**GOAL OF THE EXERCISE**
Arrange everything from the line containing "How far from the lens" down to the end of the material as a Markdown table with columns named Row and Line, giving each line its own numbered row and leaving out blank lines.

Entries from a dataset:
···
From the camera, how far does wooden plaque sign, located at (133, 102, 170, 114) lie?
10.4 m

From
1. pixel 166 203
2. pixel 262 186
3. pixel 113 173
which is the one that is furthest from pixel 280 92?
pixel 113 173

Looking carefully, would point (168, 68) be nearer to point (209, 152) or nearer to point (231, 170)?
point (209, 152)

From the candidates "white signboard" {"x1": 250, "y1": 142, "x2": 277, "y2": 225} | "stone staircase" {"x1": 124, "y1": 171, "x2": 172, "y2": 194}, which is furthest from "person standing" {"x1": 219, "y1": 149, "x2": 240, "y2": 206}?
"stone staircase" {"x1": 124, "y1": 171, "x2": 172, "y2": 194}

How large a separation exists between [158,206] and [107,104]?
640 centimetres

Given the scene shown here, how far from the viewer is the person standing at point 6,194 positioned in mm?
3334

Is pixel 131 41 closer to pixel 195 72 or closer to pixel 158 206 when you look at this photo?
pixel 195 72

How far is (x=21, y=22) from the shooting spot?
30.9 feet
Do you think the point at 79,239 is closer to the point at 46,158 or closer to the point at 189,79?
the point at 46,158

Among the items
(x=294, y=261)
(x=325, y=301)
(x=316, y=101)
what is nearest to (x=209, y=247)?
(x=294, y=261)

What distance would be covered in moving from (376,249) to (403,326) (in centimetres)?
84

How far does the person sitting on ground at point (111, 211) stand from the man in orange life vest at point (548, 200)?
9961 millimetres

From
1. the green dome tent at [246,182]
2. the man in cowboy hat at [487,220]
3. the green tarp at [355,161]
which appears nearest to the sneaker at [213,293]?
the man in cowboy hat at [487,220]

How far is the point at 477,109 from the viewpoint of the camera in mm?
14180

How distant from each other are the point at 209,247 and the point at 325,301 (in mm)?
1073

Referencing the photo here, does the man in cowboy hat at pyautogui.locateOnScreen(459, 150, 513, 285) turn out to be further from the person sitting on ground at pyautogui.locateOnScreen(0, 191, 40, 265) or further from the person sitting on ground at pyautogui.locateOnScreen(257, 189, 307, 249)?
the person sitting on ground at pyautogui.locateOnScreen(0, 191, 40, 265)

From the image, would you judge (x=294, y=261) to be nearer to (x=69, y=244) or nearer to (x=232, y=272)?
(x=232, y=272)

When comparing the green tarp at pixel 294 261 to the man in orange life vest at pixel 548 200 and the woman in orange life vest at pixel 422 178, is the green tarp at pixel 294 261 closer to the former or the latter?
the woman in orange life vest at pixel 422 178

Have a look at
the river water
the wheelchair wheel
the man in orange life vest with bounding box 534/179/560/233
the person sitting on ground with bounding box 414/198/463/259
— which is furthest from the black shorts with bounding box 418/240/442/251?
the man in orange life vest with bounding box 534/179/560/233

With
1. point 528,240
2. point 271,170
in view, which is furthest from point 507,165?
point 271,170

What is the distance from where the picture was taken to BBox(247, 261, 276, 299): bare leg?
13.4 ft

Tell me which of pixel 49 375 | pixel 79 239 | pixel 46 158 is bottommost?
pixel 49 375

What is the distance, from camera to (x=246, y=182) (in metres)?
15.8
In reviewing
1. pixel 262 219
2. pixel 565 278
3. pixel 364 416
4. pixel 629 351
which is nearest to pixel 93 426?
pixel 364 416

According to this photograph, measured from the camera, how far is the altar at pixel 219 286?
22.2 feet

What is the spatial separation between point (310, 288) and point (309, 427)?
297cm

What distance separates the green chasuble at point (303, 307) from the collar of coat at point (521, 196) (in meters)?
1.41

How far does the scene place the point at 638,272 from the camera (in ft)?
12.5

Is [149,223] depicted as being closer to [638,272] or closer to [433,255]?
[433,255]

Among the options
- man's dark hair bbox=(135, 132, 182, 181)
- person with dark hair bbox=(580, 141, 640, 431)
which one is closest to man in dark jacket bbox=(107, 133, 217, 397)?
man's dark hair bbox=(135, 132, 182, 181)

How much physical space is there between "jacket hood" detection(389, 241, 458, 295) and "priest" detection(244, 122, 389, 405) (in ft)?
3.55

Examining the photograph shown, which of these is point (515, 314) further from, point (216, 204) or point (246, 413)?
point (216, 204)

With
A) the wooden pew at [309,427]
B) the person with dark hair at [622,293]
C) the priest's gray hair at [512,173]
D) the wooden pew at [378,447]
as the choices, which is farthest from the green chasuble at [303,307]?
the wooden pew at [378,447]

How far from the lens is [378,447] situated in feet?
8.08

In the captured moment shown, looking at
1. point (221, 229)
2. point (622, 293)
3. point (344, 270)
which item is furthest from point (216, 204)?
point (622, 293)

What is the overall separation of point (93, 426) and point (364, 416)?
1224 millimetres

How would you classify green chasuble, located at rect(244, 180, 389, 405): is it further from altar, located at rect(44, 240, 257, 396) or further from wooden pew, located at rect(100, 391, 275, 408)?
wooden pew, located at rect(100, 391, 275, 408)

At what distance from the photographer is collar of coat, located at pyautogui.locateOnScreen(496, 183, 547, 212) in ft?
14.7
···
**WRITTEN SOLUTION**
| Row | Line |
|---|---|
| 1 | How far from the lens is [378,447] situated in feet? |
| 2 | 8.08 |
| 3 | In the captured moment shown, looking at |
| 4 | 1. point (221, 229) |
| 5 | 2. point (622, 293) |
| 6 | 3. point (344, 270) |
| 7 | which item is furthest from point (216, 204)? |
| 8 | point (622, 293) |
| 9 | What is the overall separation of point (93, 426) and point (364, 416)? |
| 10 | 1224 millimetres |
| 11 | How would you classify green chasuble, located at rect(244, 180, 389, 405): is it further from altar, located at rect(44, 240, 257, 396) or further from wooden pew, located at rect(100, 391, 275, 408)? |
| 12 | wooden pew, located at rect(100, 391, 275, 408) |
| 13 | At what distance from the photographer is collar of coat, located at pyautogui.locateOnScreen(496, 183, 547, 212) in ft? |
| 14 | 14.7 |